• Data for this task:

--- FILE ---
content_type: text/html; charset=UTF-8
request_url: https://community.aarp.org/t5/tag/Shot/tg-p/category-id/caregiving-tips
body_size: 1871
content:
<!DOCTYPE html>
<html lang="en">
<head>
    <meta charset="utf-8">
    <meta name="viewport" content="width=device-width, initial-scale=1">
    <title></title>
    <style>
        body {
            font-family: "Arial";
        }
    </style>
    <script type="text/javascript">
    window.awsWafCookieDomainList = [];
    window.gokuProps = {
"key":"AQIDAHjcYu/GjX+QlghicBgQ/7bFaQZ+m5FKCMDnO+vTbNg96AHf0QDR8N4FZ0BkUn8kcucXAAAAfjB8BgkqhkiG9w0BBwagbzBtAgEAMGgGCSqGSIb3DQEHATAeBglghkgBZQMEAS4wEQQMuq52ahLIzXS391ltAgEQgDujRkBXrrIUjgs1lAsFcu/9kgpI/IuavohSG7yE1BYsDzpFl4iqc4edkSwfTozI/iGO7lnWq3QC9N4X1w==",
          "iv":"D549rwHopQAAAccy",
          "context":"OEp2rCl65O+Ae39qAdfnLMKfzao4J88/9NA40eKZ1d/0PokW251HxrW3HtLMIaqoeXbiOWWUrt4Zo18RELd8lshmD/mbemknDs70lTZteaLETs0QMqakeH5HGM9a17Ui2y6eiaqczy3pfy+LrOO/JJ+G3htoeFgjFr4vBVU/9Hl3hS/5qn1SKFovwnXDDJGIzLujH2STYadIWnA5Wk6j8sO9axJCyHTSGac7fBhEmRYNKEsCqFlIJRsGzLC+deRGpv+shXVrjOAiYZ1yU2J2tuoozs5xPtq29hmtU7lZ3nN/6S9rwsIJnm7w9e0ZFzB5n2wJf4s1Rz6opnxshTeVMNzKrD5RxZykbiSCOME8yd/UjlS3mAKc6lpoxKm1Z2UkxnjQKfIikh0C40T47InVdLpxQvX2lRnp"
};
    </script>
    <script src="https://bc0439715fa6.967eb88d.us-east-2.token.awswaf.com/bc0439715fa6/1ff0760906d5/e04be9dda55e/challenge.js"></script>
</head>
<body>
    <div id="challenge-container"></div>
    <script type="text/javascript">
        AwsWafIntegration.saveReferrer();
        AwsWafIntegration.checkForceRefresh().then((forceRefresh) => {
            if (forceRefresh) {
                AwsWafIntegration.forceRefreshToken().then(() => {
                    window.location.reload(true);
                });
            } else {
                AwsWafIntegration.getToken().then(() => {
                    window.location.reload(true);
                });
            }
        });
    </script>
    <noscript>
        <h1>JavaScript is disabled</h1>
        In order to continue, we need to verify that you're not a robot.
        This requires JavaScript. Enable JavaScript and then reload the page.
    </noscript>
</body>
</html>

• Directions for this task: Filter the records down to the lines that contain the string "window", and copy those lines.

• Output for this task:
    window.awsWafCookieDomainList = [];
    window.gokuProps = {
                    window.location.reload(true);
                    window.location.reload(true);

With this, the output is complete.